_Selection_
-=-=-

# Drywall repair kit



## daArch (Mar 15, 2008)

on a wallpaper forum, someone posted this link:

www.prest-on.com

These are metal clips for doing sheet rock repairs, instead of using a piece of wood behind the wall. The poster had just used them and thinks they were awesome.

I guess they are also called "wall-frogs" and have been around for some time - I had never seen them

There's a video on the site. 

(this is in no way an endorsement - just information for us gadget junkies)

-Bill


----------



## tsunamicontract (May 3, 2008)

Billy, I have been using those drywall clips (I just get the ones at Menards) for a while now. Work fine for drywall repair if your splice is in the middle of a span. for larger repairs I often will use sister studs and drywall clips to get a solid repair. I bed joint and tape with the system called Krack Kote or Pro Kote from TKO. You can pick that up at BM. The big advantage to their fiberglass tape is that it is so thin that it is very easy to cover with out a mud ridge. It is much better than paper tape too (thinner also). With the bed joint of the Krack Kote and their fiberglass mesh over it the joint should never reopen. I use a 20 drywall compound for my top coat so that I can sand it smooth. The Krack Kote says it doesn't need to be sanded: I have never been able to lay it down that smooth. When you do sand it, it is very time consuming. I learned of this system from and older handyman type who swears by it and that never once has one of his cracks reopened.


----------



## TooledUp (May 17, 2008)

A much faster, easier and by far cheaper way here - Do as he does at the beginning of the video. Cut a square piece of board but chamfer (angle) the four edges. Then cut out the same size on the wall but with chamfered edges too. Check that it fits in snuggly then stick some fast set compound on the edges of your hole filler piece and stick it in. Job done.

It's a method I've used for years and works extremely well without the hastle of of buying patching repair kits.

Edit: You can use any left over fast set to coat the tapes.


----------



## mistcoat (Apr 21, 2007)

TooledUp said:


> A much faster, easier and by far cheaper way here - Do as he does at the beginning of the video. Cut a square piece of board but chamfer (angle) the four edges. Then cut out the same size on the wall but with chamfered edges too. Check that it fits in snuggly then stick some fast set compound on the edges of your hole filler piece and stick it in. Job done.

-=-=-

_What to produce_
Output everything in the drywall repair thread from "## daArch (Mar" down to "they were awesome.", reproducing it word for word.

_Dataset excerpts_
-=-=-

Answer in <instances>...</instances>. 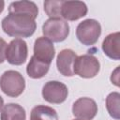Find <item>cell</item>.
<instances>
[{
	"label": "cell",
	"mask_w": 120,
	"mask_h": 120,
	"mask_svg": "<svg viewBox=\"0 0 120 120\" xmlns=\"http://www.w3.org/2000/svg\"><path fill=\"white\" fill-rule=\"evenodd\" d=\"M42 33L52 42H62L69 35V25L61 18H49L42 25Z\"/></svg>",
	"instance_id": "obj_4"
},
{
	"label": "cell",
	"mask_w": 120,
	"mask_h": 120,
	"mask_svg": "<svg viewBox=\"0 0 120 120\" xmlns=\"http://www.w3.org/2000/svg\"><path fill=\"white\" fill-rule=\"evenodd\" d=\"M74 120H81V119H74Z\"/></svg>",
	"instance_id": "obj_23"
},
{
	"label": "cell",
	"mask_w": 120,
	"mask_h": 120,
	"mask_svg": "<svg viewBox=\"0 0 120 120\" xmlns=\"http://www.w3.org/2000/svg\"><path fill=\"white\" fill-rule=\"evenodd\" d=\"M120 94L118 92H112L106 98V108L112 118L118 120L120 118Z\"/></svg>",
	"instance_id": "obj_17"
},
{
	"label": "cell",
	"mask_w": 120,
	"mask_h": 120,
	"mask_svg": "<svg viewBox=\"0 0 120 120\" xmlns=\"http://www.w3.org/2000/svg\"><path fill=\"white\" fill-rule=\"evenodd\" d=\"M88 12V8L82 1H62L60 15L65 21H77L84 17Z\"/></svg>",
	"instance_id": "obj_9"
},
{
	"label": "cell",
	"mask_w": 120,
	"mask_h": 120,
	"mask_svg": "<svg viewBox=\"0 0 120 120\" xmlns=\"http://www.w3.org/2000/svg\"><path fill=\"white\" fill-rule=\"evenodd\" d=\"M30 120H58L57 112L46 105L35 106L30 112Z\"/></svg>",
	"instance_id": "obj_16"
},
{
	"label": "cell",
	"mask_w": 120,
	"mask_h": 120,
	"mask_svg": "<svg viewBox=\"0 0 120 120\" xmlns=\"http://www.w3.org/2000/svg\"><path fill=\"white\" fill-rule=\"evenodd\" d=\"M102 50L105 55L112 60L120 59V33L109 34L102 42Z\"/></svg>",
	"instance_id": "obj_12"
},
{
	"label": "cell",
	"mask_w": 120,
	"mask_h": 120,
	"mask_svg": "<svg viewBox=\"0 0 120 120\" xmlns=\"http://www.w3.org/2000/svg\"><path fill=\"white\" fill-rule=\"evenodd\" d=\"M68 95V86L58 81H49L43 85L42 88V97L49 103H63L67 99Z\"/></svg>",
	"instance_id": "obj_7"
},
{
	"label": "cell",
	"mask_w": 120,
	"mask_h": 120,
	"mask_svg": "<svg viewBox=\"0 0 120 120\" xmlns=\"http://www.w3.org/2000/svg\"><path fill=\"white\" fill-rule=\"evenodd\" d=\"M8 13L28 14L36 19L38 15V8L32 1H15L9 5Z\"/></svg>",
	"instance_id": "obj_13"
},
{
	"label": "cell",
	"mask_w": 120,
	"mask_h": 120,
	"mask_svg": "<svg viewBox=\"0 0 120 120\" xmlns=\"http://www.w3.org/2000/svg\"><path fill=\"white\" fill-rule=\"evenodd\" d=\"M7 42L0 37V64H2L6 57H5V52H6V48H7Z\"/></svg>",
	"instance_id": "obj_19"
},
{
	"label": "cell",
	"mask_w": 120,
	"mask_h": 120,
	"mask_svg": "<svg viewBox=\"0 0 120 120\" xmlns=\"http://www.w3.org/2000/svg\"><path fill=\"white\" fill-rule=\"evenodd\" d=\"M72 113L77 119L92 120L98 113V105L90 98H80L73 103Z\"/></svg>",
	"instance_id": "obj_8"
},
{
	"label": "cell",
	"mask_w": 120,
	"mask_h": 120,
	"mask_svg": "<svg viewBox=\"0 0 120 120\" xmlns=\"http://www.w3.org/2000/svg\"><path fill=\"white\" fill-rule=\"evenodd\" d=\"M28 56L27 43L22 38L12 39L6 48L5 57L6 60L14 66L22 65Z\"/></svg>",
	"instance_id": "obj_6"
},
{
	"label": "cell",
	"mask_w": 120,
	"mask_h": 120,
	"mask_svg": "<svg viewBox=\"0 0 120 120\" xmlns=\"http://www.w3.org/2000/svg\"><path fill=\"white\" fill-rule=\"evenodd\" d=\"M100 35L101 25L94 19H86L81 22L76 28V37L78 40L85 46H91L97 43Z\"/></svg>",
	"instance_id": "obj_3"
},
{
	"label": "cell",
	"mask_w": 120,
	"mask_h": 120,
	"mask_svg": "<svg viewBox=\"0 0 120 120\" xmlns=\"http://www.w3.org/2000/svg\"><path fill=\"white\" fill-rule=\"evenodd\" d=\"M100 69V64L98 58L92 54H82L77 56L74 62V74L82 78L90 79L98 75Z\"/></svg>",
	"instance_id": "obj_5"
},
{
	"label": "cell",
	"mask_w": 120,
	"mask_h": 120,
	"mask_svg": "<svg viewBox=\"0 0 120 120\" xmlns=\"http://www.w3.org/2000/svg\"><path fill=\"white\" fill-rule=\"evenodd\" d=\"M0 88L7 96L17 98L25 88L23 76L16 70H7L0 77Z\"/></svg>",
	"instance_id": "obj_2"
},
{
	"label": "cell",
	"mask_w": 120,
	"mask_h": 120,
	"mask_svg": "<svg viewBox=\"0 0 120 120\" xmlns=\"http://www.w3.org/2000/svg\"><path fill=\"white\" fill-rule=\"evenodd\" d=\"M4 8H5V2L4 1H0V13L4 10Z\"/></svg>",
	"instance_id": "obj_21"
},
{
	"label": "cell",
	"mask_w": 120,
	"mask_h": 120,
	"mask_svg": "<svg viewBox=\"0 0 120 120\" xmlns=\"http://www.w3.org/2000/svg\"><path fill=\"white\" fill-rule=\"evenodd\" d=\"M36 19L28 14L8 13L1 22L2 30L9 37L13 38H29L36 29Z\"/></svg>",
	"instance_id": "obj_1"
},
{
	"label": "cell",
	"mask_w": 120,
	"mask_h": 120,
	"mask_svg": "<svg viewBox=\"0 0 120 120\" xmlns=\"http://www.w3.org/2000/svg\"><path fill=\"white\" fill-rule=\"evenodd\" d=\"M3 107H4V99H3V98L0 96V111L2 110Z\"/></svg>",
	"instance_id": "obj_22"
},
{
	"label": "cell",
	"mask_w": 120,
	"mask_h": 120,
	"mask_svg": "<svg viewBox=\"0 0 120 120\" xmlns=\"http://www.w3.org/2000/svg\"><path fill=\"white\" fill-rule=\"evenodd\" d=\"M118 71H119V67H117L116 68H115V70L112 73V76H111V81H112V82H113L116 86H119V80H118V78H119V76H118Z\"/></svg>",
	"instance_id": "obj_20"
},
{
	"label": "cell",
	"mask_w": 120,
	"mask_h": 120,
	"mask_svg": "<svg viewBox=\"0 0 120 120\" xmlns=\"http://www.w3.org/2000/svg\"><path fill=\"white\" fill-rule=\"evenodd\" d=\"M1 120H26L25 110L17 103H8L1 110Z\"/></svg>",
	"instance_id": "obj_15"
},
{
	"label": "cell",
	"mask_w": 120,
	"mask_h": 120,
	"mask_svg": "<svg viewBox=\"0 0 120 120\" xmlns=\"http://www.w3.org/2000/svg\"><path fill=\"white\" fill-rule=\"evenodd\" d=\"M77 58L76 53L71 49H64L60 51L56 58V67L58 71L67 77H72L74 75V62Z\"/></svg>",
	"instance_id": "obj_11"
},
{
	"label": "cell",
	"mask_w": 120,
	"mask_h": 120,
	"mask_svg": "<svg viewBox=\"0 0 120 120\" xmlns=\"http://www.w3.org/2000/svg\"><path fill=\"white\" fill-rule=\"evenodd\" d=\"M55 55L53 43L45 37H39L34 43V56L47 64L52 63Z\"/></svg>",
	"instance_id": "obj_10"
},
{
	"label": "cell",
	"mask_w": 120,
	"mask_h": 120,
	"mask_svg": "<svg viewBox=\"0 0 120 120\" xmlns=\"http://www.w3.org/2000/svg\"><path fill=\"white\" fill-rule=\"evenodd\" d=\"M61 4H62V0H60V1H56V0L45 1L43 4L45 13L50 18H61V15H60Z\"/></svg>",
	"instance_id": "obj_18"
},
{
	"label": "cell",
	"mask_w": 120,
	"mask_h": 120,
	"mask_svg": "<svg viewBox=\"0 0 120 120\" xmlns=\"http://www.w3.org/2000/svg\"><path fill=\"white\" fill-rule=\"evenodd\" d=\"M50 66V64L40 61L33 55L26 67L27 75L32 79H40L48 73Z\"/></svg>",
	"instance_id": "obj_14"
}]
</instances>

-=-=-

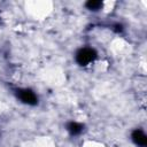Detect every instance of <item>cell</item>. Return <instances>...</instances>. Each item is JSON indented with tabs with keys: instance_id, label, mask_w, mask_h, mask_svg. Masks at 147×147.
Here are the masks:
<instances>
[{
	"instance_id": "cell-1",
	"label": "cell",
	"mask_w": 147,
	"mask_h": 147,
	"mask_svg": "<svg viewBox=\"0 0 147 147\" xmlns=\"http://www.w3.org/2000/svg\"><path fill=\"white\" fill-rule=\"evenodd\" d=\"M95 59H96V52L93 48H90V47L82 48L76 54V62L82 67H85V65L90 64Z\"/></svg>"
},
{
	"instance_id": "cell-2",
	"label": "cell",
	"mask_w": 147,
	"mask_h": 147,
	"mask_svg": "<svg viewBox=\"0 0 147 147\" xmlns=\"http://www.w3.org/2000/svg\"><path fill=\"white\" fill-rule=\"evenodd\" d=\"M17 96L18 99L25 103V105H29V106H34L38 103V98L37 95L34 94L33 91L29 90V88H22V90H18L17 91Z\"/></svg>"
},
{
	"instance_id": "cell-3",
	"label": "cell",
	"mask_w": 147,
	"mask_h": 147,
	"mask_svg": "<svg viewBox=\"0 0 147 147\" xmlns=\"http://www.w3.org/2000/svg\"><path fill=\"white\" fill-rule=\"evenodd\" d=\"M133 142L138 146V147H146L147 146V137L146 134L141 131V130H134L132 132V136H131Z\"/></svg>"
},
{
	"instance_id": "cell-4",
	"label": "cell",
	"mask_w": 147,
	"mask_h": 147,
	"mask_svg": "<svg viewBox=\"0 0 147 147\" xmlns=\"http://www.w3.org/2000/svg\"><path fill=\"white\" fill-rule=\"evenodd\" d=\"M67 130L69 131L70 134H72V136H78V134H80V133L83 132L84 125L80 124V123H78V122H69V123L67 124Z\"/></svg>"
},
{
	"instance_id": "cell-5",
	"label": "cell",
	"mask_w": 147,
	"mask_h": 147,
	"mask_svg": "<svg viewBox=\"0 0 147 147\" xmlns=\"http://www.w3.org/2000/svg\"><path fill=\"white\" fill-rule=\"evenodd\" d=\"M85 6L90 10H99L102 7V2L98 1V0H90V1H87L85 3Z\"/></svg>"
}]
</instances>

-=-=-

_Answer to the exercise_
## daArch (Mar 15, 2008)

on a wallpaper forum, someone posted this link:

www.prest-on.com

These are metal clips for doing sheet rock repairs, instead of using a piece of wood behind the wall. The poster had just used them and thinks they were awesome.